RECORDS SHOWN -
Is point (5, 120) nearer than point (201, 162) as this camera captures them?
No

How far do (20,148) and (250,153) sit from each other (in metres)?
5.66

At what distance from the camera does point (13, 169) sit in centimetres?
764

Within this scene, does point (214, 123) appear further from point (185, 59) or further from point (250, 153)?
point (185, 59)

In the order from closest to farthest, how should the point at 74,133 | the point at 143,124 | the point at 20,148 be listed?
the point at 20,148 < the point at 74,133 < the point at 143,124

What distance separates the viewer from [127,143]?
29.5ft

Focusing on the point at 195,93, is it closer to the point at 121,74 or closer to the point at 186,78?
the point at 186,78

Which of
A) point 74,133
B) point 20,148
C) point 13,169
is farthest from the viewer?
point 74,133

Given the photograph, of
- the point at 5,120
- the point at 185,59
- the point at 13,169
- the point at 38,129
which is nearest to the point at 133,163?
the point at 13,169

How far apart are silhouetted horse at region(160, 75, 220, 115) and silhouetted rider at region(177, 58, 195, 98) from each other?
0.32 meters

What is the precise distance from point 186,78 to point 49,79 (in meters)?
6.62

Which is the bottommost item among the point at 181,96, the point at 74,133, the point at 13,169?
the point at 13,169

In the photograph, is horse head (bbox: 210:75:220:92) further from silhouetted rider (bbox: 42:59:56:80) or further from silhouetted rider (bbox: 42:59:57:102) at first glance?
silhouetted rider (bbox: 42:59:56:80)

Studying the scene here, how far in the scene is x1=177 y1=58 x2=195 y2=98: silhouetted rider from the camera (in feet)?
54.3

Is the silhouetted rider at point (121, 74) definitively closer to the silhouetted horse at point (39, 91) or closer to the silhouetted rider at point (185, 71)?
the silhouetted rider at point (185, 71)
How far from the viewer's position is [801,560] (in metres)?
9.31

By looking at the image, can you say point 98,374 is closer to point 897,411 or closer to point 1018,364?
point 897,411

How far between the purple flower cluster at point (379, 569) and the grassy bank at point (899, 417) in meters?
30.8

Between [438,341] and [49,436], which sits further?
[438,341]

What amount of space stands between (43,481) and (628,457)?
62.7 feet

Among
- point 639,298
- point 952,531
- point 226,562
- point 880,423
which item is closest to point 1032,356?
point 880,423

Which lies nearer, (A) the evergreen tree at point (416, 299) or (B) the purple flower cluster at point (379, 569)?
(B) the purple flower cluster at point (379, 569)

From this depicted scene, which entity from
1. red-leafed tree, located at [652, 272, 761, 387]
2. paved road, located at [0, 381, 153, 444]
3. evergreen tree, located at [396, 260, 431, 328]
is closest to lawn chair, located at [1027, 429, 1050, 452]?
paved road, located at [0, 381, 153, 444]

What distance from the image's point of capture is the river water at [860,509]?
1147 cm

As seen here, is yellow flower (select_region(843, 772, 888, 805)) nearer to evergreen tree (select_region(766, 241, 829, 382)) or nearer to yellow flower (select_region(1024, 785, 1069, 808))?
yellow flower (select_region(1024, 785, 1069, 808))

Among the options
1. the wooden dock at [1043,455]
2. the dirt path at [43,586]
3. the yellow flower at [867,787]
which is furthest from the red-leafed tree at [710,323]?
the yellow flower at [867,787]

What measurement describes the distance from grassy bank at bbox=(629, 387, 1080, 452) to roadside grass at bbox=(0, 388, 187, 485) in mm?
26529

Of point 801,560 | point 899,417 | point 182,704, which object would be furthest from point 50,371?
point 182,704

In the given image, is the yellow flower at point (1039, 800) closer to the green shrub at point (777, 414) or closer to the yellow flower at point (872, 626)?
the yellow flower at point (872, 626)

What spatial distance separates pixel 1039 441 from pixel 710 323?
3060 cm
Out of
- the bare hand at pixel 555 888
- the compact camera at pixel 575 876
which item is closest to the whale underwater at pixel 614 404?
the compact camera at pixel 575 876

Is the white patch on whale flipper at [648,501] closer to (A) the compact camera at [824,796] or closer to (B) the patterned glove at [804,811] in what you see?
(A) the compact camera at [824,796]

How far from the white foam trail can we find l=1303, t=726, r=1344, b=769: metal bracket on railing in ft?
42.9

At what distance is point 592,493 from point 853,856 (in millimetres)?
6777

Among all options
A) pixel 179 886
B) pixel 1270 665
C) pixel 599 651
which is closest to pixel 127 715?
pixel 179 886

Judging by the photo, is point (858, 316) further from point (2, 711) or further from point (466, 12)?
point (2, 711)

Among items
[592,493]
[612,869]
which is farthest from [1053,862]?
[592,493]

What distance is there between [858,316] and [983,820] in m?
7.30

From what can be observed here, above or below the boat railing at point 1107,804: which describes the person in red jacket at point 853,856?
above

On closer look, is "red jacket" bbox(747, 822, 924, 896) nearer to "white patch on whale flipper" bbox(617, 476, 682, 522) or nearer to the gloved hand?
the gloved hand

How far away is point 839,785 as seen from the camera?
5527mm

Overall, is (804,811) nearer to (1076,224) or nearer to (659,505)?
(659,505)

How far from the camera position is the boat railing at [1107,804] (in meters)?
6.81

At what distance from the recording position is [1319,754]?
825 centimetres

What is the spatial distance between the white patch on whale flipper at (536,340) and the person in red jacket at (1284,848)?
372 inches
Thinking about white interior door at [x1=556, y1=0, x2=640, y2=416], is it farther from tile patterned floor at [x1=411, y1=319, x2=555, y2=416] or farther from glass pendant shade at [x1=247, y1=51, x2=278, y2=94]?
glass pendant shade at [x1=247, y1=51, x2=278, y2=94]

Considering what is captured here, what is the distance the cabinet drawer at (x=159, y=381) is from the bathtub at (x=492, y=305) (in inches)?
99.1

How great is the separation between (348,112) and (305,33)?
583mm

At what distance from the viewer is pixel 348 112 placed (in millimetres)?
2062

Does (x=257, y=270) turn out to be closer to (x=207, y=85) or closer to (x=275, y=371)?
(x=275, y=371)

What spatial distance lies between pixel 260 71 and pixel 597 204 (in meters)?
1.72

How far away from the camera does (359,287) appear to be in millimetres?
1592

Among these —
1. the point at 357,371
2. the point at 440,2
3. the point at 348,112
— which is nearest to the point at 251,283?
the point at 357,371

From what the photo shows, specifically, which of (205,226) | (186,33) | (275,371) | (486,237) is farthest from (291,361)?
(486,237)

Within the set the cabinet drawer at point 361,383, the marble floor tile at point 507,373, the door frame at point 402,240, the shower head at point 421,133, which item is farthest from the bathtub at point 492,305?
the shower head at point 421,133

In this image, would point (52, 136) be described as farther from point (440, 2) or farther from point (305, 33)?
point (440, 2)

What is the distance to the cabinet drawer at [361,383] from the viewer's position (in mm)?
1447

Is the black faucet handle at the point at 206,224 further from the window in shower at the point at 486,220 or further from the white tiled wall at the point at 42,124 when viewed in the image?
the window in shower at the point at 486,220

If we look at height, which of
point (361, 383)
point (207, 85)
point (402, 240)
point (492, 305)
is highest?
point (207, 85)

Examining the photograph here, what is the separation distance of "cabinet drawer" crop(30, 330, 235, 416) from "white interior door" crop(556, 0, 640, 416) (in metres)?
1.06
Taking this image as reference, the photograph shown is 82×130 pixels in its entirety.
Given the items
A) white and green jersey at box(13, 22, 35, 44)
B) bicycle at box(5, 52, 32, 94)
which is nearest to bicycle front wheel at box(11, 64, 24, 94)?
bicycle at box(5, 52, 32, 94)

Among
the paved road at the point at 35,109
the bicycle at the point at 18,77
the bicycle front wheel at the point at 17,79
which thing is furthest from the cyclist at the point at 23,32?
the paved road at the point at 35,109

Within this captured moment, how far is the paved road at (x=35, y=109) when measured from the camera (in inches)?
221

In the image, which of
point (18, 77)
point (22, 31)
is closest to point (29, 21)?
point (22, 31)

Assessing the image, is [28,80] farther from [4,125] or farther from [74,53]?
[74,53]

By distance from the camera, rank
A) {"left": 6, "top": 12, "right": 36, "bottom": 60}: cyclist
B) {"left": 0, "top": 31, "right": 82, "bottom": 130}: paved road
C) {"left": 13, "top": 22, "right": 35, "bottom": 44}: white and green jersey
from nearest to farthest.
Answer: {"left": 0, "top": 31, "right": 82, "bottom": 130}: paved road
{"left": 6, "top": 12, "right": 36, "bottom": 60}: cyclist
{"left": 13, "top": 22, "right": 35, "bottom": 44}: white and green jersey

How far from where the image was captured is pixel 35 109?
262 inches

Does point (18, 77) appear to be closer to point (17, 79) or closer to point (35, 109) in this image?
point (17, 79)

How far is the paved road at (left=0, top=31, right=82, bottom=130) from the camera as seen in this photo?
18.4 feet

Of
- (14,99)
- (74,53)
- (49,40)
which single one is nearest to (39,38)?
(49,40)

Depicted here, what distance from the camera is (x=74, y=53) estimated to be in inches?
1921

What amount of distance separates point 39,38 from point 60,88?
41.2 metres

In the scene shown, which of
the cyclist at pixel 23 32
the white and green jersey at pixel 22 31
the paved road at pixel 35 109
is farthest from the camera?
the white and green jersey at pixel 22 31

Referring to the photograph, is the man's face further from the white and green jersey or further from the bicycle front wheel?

DIRECTIONS FOR THIS TASK - Rewrite every line from the one containing "Within this captured" through the last of the rows as a Markdown table with columns Index and Entry, numbering each line and omitting blank lines.

SOLUTION FOR THIS EXERCISE -
| Index | Entry |
|---|---|
| 1 | Within this captured moment, how far is the paved road at (x=35, y=109) when measured from the camera (in inches)? |
| 2 | 221 |
| 3 | In the image, which of |
| 4 | point (18, 77) |
| 5 | point (22, 31) |
| 6 | is closest to point (29, 21)? |
| 7 | point (22, 31) |
| 8 | Assessing the image, is [28,80] farther from [4,125] or farther from [74,53]? |
| 9 | [74,53] |
| 10 | By distance from the camera, rank |
| 11 | A) {"left": 6, "top": 12, "right": 36, "bottom": 60}: cyclist |
| 12 | B) {"left": 0, "top": 31, "right": 82, "bottom": 130}: paved road |
| 13 | C) {"left": 13, "top": 22, "right": 35, "bottom": 44}: white and green jersey |
| 14 | from nearest to farthest. |
| 15 | Answer: {"left": 0, "top": 31, "right": 82, "bottom": 130}: paved road |
| 16 | {"left": 6, "top": 12, "right": 36, "bottom": 60}: cyclist |
| 17 | {"left": 13, "top": 22, "right": 35, "bottom": 44}: white and green jersey |
| 18 | How far from where the image was captured is pixel 35 109? |
| 19 | 262 inches |
| 20 | Does point (18, 77) appear to be closer to point (17, 79) or closer to point (35, 109) in this image? |
| 21 | point (17, 79) |
| 22 | How far is the paved road at (left=0, top=31, right=82, bottom=130) from the camera as seen in this photo? |
| 23 | 18.4 feet |
| 24 | Of |
| 25 | - (14,99) |
| 26 | - (74,53) |
| 27 | - (49,40) |
| 28 | which single one is nearest to (39,38)? |
| 29 | (49,40) |
| 30 | Depicted here, what distance from the camera is (x=74, y=53) estimated to be in inches? |
| 31 | 1921 |
| 32 | What amount of distance separates point 39,38 from point 60,88? |
| 33 | 41.2 metres |
| 34 | In the scene shown, which of |
| 35 | the cyclist at pixel 23 32 |
| 36 | the white and green jersey at pixel 22 31 |
| 37 | the paved road at pixel 35 109 |
| 38 | is farthest from the camera? |
| 39 | the white and green jersey at pixel 22 31 |
| 40 | Referring to the photograph, is the man's face further from the white and green jersey or further from the bicycle front wheel? |